Page 9 of docDB#5509

Environment Setup

  • Logon to a submitter node, e.g. spinquestgpvm01.fnal.gov or gpvm02. On other computers the following steps won't work.
  • Source the setup script as follows. It sets up a bunch of shell variables and commands for job submission. There are many similar scripts for this purpose, but this one will be our officially-maintained version.
    source /exp/seaquest/app/software/script/setup-jobsub-spinquest.sh
    
  • You can add the following line to your ".bashrc" in order to auto-source the setup script.
    test ${HOSTNAME:0:13} = 'spinquestgpvm' && source /exp/seaquest/app/software/script/setup-jobsub-spinquest.sh
    
  • You can source "setup-jobsub-seaquest.sh" in the identical directory to select the SeaQuest jobsub environment.

Basic Procedure

You could learn the Grid usage by trying the following procedure.

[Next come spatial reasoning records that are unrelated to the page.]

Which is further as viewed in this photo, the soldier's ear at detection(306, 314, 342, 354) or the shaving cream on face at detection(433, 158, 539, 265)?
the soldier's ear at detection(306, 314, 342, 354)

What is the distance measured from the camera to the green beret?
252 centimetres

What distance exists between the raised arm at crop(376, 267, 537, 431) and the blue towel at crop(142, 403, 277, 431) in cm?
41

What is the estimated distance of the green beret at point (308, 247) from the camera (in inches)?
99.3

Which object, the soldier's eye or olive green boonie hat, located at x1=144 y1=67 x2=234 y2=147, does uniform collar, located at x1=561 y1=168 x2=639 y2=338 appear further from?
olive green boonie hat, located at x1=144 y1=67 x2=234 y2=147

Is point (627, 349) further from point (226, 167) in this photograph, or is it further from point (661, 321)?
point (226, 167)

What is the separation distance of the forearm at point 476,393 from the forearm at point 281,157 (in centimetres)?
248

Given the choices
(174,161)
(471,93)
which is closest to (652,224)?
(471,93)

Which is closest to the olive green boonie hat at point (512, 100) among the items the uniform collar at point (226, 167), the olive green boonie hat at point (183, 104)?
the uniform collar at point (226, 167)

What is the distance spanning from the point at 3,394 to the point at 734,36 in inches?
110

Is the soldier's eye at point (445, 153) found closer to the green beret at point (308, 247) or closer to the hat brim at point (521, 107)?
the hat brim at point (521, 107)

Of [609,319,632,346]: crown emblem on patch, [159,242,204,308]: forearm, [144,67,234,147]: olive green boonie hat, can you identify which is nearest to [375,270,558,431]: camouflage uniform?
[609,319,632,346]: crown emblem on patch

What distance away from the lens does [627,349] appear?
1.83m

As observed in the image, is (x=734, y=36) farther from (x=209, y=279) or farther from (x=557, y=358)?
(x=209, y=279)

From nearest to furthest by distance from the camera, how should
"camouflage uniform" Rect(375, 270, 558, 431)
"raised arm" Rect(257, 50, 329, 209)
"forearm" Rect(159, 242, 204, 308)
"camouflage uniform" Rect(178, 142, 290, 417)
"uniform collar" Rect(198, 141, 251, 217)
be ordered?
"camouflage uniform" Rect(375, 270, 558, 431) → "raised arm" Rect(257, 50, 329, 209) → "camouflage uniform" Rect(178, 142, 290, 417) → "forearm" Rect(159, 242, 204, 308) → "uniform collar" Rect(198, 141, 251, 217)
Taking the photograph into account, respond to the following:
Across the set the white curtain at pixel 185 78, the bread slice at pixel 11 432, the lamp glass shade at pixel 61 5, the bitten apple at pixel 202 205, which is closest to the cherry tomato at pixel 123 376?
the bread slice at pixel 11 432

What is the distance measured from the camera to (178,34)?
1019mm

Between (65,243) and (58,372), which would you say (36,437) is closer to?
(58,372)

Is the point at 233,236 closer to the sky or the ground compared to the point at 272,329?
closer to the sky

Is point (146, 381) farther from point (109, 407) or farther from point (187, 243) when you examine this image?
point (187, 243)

  1. Set up the environment as described above.
  2. Get a Kerberos ticket
    kinit
    <type your pwd>
    
  3. Modify a job-submission script based on your needs.
  4. Test run the job locally
    ./gridsub.sh test-10k 0 2 10000
    
  5. Test run small batch tests
    ./gridsub.sh test-10k 1 2 10000
    
    • You will be asked to copy and paste an authentication URL to your web browser.
    • You can run jobsub_q --user=$USER (or its alias jobsub_q_mine) to check the status of your jobs.
  6. Run your jobs
    • You adjust the command-line arguments of gridsub.sh as you need.
    • You can use FIFE monitor to check the job status.

Write Permission

  • Normal E1039 user can
    • Write output files only under /pnfs/e1039/scratch/users and
    • Read all files under /pnfs/e1039 and /pnfs/e906.
  • Only granted users can write output files to any directory under /pnfs/e1039.
    • Mainly for data production.
    • The granted users (i.e. assigned the Production role) can be found at this FIfemon page. If the link does not work, you can manually
      1. Visit Fifemon,
      2. Search for User Info to open that dashboard, and
      3. Set Experiments to spinquest and Role to Production.

Notes

  • The back-end system of the job submission at Fermilab was changed to jobsub_lite in Feb. 2023. You can find details in DocDB 10460.

Tips

How to exclude bad OSG nodes

Use the "--append_condor_requirements" option of "jobsub_submit" as follows:

 cmd="$cmd --append_condor_requirements='(TARGET.GLIDEIN_Site isnt \"UCSD\")'"

It is indeed used by default in "e1039-analysis/SimChainDev/gridsub.sh". Valid site names are listed in this Wiki page. Note that the "--blacklist" option has a known defect according to the Fermilab Service Desk as of August 2019.